### EXERCISE DETAILS
Copy out word for word the stretch of the records from the line containing "Specifically, which of" through their final line.

[Visual-spatial reasoning items]
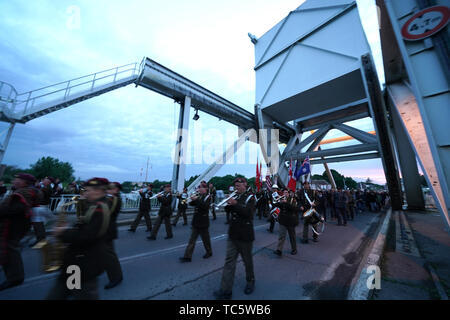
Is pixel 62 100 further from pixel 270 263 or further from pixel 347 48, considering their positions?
pixel 347 48

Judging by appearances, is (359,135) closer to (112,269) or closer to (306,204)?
(306,204)

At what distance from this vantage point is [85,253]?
1.80 metres

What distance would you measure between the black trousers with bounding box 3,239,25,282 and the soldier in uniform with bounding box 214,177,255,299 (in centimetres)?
315

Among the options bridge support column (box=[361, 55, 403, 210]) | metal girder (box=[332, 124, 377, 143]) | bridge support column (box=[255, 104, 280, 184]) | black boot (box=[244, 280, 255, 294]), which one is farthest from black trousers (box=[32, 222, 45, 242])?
metal girder (box=[332, 124, 377, 143])

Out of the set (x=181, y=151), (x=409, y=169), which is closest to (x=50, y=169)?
(x=181, y=151)

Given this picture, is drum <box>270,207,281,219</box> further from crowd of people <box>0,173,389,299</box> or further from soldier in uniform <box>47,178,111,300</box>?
soldier in uniform <box>47,178,111,300</box>

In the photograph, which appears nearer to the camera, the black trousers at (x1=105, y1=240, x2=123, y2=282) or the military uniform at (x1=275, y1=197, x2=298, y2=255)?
the black trousers at (x1=105, y1=240, x2=123, y2=282)

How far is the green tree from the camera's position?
41438 mm

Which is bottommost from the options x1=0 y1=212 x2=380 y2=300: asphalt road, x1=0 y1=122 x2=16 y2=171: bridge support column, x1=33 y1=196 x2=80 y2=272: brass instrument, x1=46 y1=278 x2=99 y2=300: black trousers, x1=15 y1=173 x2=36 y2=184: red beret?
x1=0 y1=212 x2=380 y2=300: asphalt road

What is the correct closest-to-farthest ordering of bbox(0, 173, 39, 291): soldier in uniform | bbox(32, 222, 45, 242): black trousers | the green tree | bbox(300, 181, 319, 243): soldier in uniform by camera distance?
bbox(0, 173, 39, 291): soldier in uniform < bbox(32, 222, 45, 242): black trousers < bbox(300, 181, 319, 243): soldier in uniform < the green tree

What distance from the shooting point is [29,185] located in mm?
2994

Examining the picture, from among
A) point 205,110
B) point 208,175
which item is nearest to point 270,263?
point 208,175

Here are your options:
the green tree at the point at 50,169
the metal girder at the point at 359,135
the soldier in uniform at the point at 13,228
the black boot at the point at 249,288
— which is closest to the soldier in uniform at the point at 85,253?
the soldier in uniform at the point at 13,228
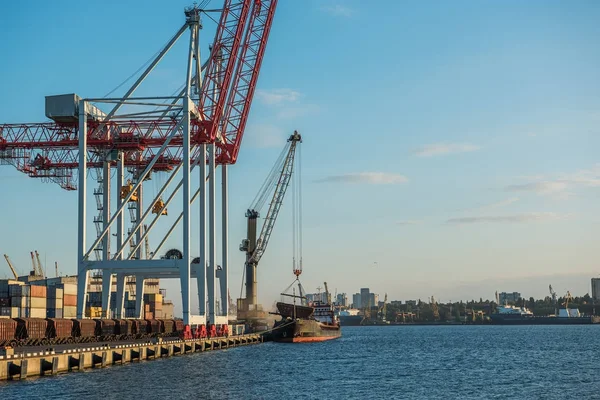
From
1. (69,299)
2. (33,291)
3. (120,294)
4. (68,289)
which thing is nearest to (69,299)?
(69,299)

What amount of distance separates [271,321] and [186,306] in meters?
78.8

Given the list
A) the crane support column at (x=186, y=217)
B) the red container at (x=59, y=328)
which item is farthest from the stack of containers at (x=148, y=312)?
the red container at (x=59, y=328)

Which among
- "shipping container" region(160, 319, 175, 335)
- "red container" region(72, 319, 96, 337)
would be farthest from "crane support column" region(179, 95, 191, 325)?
"shipping container" region(160, 319, 175, 335)

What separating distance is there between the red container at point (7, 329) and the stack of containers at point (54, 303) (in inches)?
1734

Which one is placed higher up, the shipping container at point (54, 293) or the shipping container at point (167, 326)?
the shipping container at point (54, 293)

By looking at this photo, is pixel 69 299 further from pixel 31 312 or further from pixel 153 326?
pixel 153 326

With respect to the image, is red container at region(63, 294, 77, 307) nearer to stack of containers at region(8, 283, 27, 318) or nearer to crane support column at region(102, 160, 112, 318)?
stack of containers at region(8, 283, 27, 318)

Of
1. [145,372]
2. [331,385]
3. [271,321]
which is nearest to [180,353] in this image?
[145,372]

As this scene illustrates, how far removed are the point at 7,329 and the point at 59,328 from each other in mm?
7714

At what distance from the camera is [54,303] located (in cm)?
10162

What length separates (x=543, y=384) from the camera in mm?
57156

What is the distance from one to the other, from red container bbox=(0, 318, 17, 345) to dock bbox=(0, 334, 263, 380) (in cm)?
432

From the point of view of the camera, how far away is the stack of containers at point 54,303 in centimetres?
10119

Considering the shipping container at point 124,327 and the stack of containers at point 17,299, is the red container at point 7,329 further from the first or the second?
the stack of containers at point 17,299
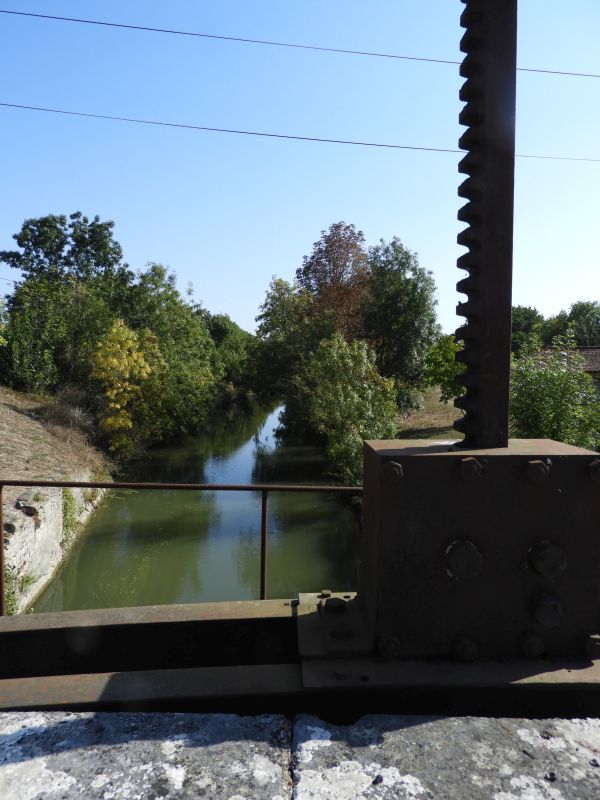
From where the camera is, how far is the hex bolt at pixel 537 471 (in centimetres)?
208

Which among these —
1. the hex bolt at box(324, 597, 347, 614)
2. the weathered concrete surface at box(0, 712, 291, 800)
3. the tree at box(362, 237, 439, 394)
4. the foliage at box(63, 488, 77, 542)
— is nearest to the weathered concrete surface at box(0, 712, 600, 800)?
the weathered concrete surface at box(0, 712, 291, 800)

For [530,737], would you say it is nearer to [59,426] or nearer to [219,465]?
[59,426]

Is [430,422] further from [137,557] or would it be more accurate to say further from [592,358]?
[137,557]

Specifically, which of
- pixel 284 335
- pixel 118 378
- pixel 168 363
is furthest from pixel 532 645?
pixel 284 335

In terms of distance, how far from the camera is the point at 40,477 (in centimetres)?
1588

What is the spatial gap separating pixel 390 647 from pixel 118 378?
968 inches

### EXERCISE OUTPUT
Specifically, which of
- pixel 284 335
- pixel 118 378
- pixel 168 363
is furthest from pixel 532 645?
pixel 284 335

In terms of distance, how far from the camera is the point at 40,477 (in centimetres)?
1588

What is the spatial gap separating pixel 390 647 from pixel 118 378?
968 inches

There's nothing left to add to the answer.